Monsieur le délégué interministériel à la lutte contre le racisme et l’antisémitisme (Dilcra),
Dans un de vos récents posts, publié sur votre page Facebook sous l’emblème de la République, vous évoquez avec violence – presque avec haine – ce que vous qualifiez « d’offensive antirépublicaine menée par Tariq Ramadan, le Parti des Indigènes et un certain nombre de collectifs antidémocratiques, racistes et antisémites ». Vous saisissez l’occasion d’un meeting public, tenu à Saint-Denis, avec, précisez-vous, « le concours ou la bienveillance de certaines organisations d’extrême gauche et syndicats professionnels… ».
Vous n’êtes pas sans savoir que la Ligue des droits de l’Homme, avec d’autres, a participé à ce rassemblement qu’elle n’organisait pas, mais auquel elle était invitée ; ce qui nous amène à vous poser plusieurs questions.

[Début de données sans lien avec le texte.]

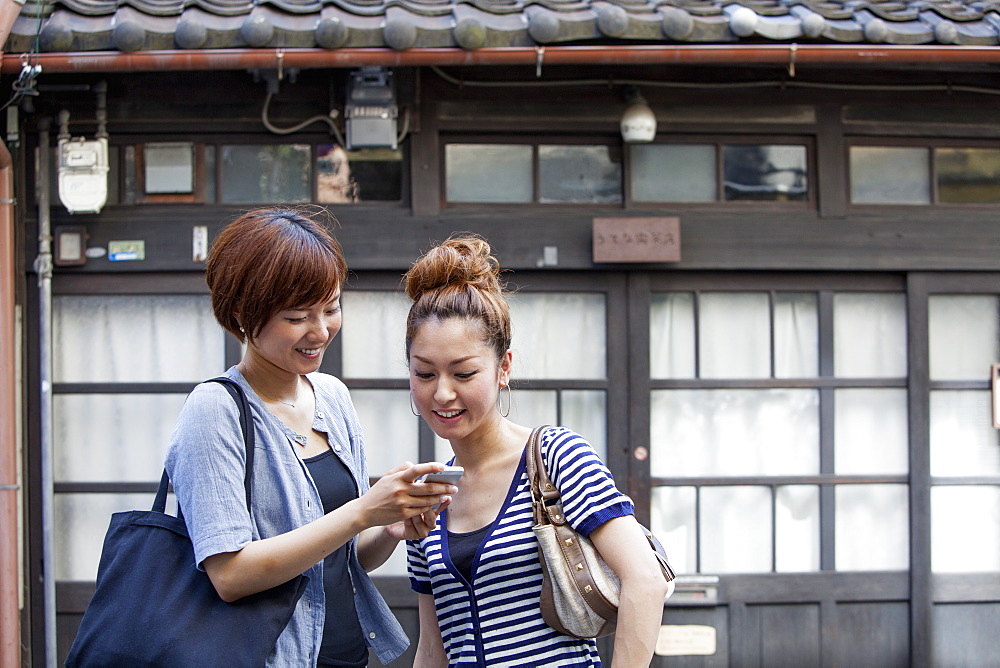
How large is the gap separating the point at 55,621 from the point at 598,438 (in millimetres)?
3248

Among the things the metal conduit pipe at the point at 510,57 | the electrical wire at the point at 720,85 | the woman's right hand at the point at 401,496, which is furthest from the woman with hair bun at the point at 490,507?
the electrical wire at the point at 720,85

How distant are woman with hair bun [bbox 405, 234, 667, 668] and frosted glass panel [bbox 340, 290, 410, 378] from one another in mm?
3139

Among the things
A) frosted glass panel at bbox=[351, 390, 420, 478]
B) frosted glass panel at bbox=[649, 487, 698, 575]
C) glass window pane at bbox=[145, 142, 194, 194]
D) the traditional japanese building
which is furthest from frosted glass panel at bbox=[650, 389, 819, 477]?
glass window pane at bbox=[145, 142, 194, 194]

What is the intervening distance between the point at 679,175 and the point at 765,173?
52 cm

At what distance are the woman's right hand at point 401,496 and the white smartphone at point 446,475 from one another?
1 centimetres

Tout d’abord, rangez-vous notre association parmi les « collectifs antidémocratiques, racistes et antisémites » auxquels vous faites référence ? Ensuite, estimez-vous que la Ligue des droits de l’Homme est au nombre de ces organisations que vous accusez, au mieux, d’être confuses sur « les périls qui menacent notre société, qu’il s’agisse, depuis bien longtemps, des questions de sécurité, de laïcité, de respect des lois de la République […] » ? Si c’est le cas, votre propos procède d’une ignorance à ce point scandaleuse de la réalité de nos positions, de nos propos, de notre activité et de l’histoire de France... qu’il nous est difficile d’y croire. Nous souhaiterions vivement, par conséquent, savoir si cette vision relève d’une sensibilité toute personnelle, voire privée, ou si elle engage le Dilcra.
Ce dernier point nous touche d’autant plus que vous affirmez, non sans véhémence, que la critique de l’état d’urgence, ou de la politique étrangère de la France, ne vise qu’à « légitimer l’islamisme, à défendre des prédicateurs fondamentalistes et à piéger la jeunesse des quartiers dans une radicalité sans issue ».
Faut-il conclure de vos propos que lorsque la LDH s’élève contre la prorogation de l’état d’urgence et engage les recours nécessaires, elle légitime cette « radicalité » dont on peut déduire tout naturellement qu’elle conduit au terrorisme ? Vous rendez-vous simplement compte de ce que vous écrivez ?
La France a, de fait, un fort besoin de rassemblement contre le racisme et tous ses avatars, au rang desquels nous comptons l’antisémitisme, l’islamophobie, la négrophobie, les discours et pratiques anti-Roms et autres qui dénaturent la devise républicaine au nom d’une égalité devenue relative… Il revient évidemment à chacun de s’exprimer sur la pertinence de ces sujets, de leur sémantique et du jeu des acteurs en présence ; il ne vous appartenait pas, en revanche, de dicter une doxa antiraciste et pas plus d’exclure tel ou tel. Vous êtes-vous seulement rendu compte que votre propos ne peut qu’être ressenti que comme un mépris institutionnel ? Au risque de ruiner l’impact de la mission que le gouvernement vous a confiée.
Même si nous sommes très critiques à l’égard de certaines positions qui remettent en cause l’universalisme de l’antiracisme, nous les entendons aussi pour ce qu’elles sont : le résultat d’une réalité qu’aucun gouvernement n’a su ou voulu réduire. Combattre ces dérives, ce n’est pas lancer des anathèmes et adopter un langage d’exclusion. Nous avons, comme association de défense des droits et des libertés, le souci de faire vivre le dialogue, fût-il difficile, entre associations antiracistes. C’est ainsi que nous sommes cosignataires de la campagne contre le racisme qui proclame « Je suis de la couleur de ceux qu’on persécute ». Il est tout à fait incongru de voir le Dilcra, supposé favoriser dialogue et convergences, s’acharner à rajouter son « mais... » à la belle phrase de Lamartine.
Puisque votre post est public, vous comprendrez que nous faisions de même.
Je vous prie de croire, monsieur, en l’assurance de mes sentiments les meilleurs.